The firm wrote back, saying that Soco “provided us with access to the personnel, processes and documents we requested, sufficient to advise the Board as to the appropriate steps to be taken.” It said client confidentiality prevented it from responding to specific concerns about the review, but that it feels that its work for Soco is consistent with its “commitment to the principles espoused by the UN Global Compact.”
Perhaps the Clifford Chance team, which included partner Luke Tolaini, found no evidence of wrongdoing because they weren’t looking in the right places.
Illicit payments to the Minister and the park official pushing Soco’s oil project
Clifford Chance wrote that it found no evidence of payments “made to secure any unentitled advantage or to curry special treatment” – acts that would potentially leave Soco open to criminal charges under the Bribery Act.
However it is difficult to reconcile their statement with the fact that evidence for some of the special treatment Soco received from officials it paid is already in the public domain.
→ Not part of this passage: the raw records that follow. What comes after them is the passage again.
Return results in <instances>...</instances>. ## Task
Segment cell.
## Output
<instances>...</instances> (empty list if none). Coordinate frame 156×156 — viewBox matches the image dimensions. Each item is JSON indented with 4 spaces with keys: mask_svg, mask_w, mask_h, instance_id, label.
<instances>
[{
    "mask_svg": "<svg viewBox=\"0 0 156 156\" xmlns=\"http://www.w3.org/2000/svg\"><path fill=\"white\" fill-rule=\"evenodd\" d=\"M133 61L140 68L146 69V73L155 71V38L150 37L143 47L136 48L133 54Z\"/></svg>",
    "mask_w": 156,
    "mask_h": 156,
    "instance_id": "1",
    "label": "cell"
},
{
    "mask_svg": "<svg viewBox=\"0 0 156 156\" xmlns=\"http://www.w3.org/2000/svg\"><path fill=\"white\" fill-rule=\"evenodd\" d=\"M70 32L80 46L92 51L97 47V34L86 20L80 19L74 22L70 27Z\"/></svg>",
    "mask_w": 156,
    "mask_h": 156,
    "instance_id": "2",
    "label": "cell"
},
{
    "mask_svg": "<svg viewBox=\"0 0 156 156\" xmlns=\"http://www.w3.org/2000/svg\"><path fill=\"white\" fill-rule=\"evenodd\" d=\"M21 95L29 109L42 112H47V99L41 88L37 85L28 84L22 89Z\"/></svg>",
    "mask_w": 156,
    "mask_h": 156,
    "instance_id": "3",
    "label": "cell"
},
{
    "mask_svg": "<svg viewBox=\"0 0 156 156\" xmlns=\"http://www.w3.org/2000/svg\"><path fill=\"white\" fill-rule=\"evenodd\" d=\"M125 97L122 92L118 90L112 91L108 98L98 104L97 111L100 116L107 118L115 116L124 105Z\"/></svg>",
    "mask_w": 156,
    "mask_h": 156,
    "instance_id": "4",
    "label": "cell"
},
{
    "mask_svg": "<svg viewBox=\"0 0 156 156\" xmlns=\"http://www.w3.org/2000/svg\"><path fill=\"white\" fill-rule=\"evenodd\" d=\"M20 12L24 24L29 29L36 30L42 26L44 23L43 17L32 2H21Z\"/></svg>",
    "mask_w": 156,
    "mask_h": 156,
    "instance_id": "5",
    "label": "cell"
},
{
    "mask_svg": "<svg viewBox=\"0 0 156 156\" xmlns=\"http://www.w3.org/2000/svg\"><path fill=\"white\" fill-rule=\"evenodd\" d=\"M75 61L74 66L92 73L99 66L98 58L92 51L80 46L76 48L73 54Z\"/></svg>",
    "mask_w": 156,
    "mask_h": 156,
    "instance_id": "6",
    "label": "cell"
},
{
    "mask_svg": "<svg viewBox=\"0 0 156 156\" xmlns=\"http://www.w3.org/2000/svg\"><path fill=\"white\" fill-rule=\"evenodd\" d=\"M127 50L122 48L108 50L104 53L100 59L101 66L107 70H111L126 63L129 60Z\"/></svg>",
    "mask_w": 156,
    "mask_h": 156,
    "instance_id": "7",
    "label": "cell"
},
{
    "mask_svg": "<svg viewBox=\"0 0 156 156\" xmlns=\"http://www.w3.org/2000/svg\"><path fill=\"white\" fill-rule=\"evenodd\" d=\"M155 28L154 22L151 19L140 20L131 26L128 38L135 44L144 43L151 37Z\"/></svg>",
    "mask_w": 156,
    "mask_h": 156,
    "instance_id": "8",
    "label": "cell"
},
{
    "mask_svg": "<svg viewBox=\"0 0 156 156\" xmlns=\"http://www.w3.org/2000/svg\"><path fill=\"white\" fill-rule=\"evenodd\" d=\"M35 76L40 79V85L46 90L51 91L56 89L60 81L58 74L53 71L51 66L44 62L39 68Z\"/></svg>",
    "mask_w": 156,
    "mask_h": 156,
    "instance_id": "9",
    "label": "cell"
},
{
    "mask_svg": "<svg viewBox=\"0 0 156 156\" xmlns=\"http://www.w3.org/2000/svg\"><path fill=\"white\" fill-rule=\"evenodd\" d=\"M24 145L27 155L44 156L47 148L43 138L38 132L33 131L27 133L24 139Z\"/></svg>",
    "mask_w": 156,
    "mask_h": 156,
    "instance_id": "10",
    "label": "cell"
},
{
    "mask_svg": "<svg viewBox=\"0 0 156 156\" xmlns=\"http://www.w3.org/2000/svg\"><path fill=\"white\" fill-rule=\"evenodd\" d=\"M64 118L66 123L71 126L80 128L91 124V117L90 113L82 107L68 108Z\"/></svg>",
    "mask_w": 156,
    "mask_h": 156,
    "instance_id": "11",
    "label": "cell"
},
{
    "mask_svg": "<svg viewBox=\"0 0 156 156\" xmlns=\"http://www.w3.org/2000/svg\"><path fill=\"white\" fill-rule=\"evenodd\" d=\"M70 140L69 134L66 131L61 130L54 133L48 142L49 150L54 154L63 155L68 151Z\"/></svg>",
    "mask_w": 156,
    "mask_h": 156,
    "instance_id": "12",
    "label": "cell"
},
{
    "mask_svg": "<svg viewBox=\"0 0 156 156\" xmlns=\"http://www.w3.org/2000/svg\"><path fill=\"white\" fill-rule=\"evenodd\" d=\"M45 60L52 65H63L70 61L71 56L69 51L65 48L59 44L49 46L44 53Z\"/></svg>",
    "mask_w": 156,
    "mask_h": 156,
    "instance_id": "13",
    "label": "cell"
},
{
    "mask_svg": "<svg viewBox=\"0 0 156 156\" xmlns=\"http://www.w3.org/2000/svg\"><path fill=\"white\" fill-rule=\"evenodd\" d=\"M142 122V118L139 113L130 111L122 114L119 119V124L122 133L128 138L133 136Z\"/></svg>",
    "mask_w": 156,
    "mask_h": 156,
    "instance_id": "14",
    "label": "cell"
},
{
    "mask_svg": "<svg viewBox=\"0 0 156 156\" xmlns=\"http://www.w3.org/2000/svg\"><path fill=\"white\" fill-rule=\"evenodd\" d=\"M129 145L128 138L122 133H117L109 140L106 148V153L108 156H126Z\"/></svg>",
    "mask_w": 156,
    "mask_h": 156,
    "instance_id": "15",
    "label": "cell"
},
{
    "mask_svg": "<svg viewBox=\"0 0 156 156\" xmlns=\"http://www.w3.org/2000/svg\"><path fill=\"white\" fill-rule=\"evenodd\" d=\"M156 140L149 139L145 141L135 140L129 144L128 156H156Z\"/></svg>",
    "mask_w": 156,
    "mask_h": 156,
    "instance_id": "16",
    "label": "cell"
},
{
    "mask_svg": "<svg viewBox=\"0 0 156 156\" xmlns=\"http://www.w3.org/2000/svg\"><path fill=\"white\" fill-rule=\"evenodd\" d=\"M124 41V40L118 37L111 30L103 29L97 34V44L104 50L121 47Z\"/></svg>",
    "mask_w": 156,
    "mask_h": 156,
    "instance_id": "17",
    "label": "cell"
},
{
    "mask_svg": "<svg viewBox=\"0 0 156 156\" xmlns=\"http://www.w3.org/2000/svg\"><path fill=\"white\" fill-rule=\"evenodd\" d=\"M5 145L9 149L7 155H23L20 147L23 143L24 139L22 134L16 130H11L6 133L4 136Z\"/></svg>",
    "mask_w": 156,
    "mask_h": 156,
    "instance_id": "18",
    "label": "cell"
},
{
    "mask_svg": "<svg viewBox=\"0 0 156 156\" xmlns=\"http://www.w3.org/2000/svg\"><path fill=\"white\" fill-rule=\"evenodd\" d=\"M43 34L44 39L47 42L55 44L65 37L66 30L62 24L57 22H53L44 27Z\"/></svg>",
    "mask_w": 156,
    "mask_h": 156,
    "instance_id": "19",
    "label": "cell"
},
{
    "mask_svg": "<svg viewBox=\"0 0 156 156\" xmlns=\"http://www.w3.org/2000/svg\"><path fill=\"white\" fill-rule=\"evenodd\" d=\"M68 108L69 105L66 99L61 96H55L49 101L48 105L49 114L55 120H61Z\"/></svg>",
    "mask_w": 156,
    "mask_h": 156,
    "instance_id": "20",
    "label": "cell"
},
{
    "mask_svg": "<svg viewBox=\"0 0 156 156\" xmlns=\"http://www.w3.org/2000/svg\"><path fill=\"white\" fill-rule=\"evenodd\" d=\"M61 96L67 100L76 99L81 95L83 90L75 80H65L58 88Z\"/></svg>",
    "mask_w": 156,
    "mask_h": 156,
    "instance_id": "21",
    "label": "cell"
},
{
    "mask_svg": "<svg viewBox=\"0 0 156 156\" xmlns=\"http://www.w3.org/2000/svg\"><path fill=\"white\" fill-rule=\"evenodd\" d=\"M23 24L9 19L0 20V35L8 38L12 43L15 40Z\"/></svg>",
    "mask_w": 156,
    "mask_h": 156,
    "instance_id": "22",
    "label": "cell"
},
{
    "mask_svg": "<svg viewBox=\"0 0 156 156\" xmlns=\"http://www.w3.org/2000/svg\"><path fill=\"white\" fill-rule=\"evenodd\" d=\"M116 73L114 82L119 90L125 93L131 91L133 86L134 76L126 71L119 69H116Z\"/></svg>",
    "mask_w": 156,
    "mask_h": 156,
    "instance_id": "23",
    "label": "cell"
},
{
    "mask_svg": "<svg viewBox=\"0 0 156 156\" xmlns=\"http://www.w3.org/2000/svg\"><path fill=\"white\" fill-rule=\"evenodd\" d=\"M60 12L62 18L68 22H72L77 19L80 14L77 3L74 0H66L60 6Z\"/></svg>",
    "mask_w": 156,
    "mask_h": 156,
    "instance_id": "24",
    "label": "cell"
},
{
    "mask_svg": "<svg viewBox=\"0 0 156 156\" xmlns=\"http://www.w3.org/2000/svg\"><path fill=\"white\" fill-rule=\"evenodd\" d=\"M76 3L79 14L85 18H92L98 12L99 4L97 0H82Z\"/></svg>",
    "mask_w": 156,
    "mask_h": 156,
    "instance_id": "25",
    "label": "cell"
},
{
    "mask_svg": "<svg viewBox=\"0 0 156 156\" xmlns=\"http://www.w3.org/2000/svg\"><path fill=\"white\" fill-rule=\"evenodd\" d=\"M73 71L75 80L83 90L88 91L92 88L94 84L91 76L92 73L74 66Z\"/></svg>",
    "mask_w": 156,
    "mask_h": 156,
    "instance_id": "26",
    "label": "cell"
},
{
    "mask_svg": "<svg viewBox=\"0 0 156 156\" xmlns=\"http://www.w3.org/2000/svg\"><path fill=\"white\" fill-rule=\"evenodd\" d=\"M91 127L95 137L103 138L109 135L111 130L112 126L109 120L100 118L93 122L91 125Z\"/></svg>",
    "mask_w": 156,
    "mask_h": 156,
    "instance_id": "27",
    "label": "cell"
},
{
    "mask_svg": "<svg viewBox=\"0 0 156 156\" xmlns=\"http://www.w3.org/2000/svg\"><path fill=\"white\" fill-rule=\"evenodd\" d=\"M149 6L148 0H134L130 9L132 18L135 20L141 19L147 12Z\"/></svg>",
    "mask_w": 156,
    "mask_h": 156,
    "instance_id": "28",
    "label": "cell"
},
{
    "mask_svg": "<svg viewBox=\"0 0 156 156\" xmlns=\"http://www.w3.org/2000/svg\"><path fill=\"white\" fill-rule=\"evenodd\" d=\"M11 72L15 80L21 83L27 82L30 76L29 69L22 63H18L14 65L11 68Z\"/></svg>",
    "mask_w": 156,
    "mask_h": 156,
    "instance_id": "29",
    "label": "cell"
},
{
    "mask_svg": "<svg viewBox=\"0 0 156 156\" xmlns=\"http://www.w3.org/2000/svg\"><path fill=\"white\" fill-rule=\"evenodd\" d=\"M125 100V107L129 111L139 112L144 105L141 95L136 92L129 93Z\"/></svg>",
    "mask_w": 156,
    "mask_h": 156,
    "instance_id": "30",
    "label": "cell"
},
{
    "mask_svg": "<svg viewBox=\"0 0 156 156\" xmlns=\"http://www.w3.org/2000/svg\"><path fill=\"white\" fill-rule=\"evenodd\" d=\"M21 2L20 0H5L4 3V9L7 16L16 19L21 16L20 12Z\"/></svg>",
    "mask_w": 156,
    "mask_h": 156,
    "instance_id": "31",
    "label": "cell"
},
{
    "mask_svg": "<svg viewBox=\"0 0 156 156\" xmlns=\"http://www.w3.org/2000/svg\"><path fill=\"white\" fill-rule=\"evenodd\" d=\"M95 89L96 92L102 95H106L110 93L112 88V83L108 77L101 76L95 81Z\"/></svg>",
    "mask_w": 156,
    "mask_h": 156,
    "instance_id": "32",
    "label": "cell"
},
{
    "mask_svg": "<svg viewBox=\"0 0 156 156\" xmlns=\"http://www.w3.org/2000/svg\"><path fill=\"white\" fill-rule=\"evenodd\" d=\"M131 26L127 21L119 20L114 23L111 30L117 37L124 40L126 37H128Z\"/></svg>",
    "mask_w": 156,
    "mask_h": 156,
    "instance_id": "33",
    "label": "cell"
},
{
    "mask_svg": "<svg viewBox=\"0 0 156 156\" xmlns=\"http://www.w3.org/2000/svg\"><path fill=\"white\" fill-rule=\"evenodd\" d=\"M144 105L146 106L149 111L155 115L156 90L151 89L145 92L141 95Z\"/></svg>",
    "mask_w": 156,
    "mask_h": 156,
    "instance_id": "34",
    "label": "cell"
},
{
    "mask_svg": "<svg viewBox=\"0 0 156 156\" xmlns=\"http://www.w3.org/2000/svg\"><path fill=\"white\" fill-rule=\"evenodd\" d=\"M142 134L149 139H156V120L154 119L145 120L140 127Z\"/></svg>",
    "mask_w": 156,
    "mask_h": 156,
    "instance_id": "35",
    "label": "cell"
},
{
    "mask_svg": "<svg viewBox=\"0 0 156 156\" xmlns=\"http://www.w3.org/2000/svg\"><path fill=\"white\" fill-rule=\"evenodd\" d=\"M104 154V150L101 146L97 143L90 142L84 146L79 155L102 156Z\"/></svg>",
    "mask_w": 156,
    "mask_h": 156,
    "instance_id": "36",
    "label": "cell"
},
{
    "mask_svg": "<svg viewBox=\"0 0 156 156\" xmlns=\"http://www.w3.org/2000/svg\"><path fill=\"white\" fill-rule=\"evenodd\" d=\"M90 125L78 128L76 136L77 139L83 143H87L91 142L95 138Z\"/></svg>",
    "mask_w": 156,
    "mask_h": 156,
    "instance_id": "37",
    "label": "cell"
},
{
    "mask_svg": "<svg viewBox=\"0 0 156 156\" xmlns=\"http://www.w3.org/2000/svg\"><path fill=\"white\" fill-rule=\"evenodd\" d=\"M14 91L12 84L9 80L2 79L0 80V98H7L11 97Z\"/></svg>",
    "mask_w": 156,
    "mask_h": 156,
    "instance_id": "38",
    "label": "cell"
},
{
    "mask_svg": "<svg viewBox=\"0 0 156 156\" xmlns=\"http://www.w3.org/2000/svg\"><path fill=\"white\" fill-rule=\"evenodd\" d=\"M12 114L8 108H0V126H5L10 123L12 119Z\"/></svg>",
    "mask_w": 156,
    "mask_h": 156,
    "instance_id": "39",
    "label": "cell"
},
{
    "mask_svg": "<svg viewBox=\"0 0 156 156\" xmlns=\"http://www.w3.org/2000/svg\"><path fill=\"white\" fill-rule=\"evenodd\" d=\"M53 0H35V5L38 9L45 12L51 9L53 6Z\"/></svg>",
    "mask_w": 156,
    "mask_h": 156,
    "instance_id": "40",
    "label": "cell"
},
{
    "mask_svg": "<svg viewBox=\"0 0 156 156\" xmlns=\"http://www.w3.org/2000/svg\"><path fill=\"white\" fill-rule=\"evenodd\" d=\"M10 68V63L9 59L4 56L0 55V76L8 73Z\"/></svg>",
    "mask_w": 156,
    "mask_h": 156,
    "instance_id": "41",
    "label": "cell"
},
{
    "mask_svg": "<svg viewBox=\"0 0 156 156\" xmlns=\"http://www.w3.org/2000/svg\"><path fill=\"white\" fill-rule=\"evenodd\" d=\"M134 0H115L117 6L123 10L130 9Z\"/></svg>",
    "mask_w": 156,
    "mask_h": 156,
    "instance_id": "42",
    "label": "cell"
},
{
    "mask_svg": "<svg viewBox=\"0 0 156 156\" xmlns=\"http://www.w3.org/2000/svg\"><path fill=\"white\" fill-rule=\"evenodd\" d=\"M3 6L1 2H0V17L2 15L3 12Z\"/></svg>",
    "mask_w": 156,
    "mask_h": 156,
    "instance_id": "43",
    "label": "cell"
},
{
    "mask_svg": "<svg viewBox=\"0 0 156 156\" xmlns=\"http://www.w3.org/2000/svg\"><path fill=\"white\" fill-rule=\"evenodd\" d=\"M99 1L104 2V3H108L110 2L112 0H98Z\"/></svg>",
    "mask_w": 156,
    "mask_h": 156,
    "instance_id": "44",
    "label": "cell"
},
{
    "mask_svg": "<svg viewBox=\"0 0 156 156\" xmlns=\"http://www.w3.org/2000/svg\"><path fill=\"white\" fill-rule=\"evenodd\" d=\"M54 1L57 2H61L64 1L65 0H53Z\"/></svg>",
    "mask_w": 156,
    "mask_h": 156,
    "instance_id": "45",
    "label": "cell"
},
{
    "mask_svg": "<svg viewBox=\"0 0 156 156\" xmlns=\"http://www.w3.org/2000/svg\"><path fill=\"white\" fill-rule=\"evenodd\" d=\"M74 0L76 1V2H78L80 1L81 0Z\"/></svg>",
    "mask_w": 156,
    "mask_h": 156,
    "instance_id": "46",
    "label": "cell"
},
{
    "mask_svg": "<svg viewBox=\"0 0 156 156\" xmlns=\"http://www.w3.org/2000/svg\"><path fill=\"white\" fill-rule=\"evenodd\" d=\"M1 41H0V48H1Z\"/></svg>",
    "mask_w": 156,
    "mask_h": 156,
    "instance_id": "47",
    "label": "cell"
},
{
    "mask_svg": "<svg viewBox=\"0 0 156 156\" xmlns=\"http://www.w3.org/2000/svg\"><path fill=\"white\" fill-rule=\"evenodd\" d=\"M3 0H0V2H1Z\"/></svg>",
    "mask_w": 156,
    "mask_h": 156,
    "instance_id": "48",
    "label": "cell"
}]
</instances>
Two cases in particular were detailed in Global Witness’s report ‘Drillers in the Mist’, which we asked Clifford Chance to take into account in its review.
First Celestin Vunabandi, who was at the time the Congo’s Minister for Planning, has been recorded saying that Soco paid him to promote the oil project in Virunga. His LinkedIn page even says he worked as a consultant for Soco.
Most damagingly, Soco’s then Field Operations Supervisor in eastern Congo, Julien Lechenault, was covertly recorded saying that the company had paid for a staged pro-oil demonstration and that this had been done “via Vunabandi, who is the minister.” Lechenault went on: “He’s our friend. He knows everyone. Just need to send cash and it’s done.”
The second example is Guy Mbayma, who as a leading official in Congo’s national parks authority was receiving monthly payments directly from Soco, according to his boss. He was filmed in March 2012 telling Virunga park rangers they would receive “money, money, money” if they worked on the “inside team” with Soco, but that if they objected to oil exploration they would be fired immediately.
Clifford Chance did find “non-material instances where those with whom the Company worked made payments in breach of Group policy.” But they fail to provide any more information on the size or destination of these payments. If payments contrary to company policy were indeed made then they cannot be dismissed as “non-material” without elaboration, especially as company policy may be thought likely to reflect UK law. Soco said that it had instructed Clifford Chance to “keep the relevant UK authorities appraised [sic] of the scope, progress and outcomes of its review”; as such information on those “non-material” payments should have been passed on to the police.
Soco has faced repeated accusations and made unconvincing denials. On the same day that Soco released the summary findings of the Clifford Chance review that, it said, exonerated the company, Global Witness was able to publish cheques showing Soco paid tens of thousands of dollars to the scandal-ridden Major Burimba Feruzi, despite the company’s previous specific denial. It has since admitted to financing the soldiers that guarded its base, who were under the command of Feruzi.
Soco’s track record in Virunga suggests that the company cannot be trusted to honestly assess whether or not it is guilty of the various allegations of wrongdoing, or whether the breaches are serious or not. A one-page summary of an investigation by its own lawyers, a partial review at best, is hardly more convincing.
Soco International says it has not breached the UK Bribery Act. It should be next on the SFO’s investigation list, so we can know for sure.